(Prompt) Please format the records from the line containing "Camera parameters fx=890, fy=890, cx=60, cy=40" through the line containing "Regarding spatial layout, is" as a JSON list of strings, one string per line, with blank lines left out.

(Data entries)

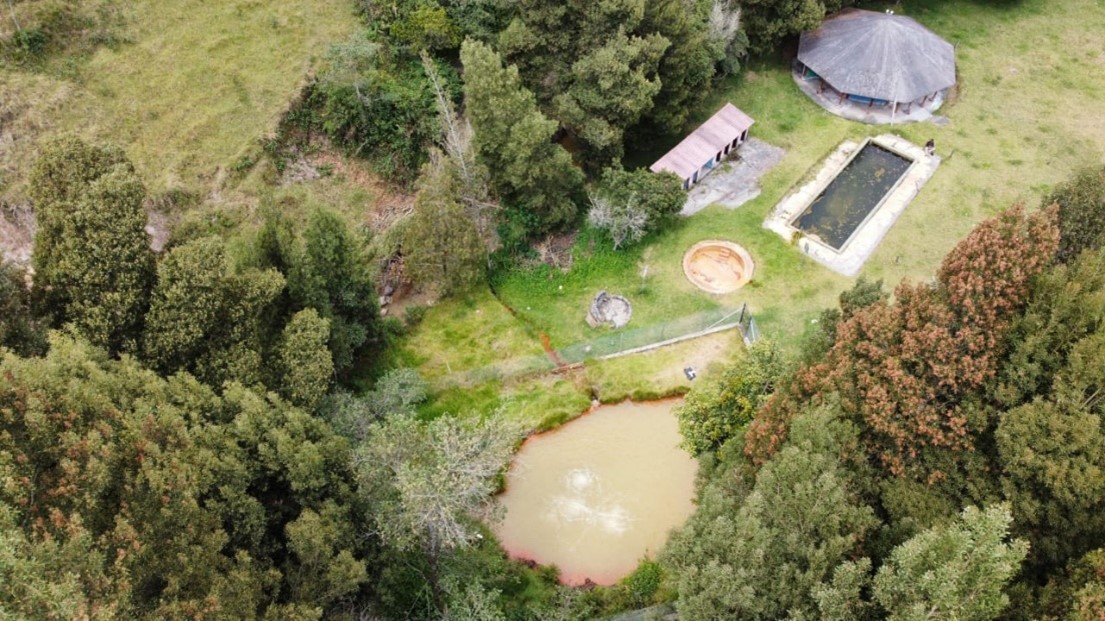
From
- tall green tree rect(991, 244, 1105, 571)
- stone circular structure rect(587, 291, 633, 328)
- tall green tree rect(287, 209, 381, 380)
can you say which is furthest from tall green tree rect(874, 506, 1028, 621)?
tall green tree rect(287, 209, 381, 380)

...

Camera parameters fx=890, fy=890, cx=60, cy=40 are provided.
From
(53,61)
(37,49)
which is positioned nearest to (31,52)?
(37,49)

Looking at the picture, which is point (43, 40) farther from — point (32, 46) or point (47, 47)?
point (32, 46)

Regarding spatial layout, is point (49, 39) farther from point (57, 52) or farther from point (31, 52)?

--

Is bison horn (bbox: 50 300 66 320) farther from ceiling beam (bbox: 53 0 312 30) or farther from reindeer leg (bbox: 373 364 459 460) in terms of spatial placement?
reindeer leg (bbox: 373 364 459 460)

(Answer to this task)
[
  "Camera parameters fx=890, fy=890, cx=60, cy=40 are provided.",
  "From",
  "(53,61)",
  "(37,49)",
  "which is positioned nearest to (31,52)?",
  "(37,49)",
  "Looking at the picture, which is point (43, 40) farther from — point (32, 46) or point (47, 47)?",
  "point (32, 46)",
  "Regarding spatial layout, is point (49, 39) farther from point (57, 52) or farther from point (31, 52)?"
]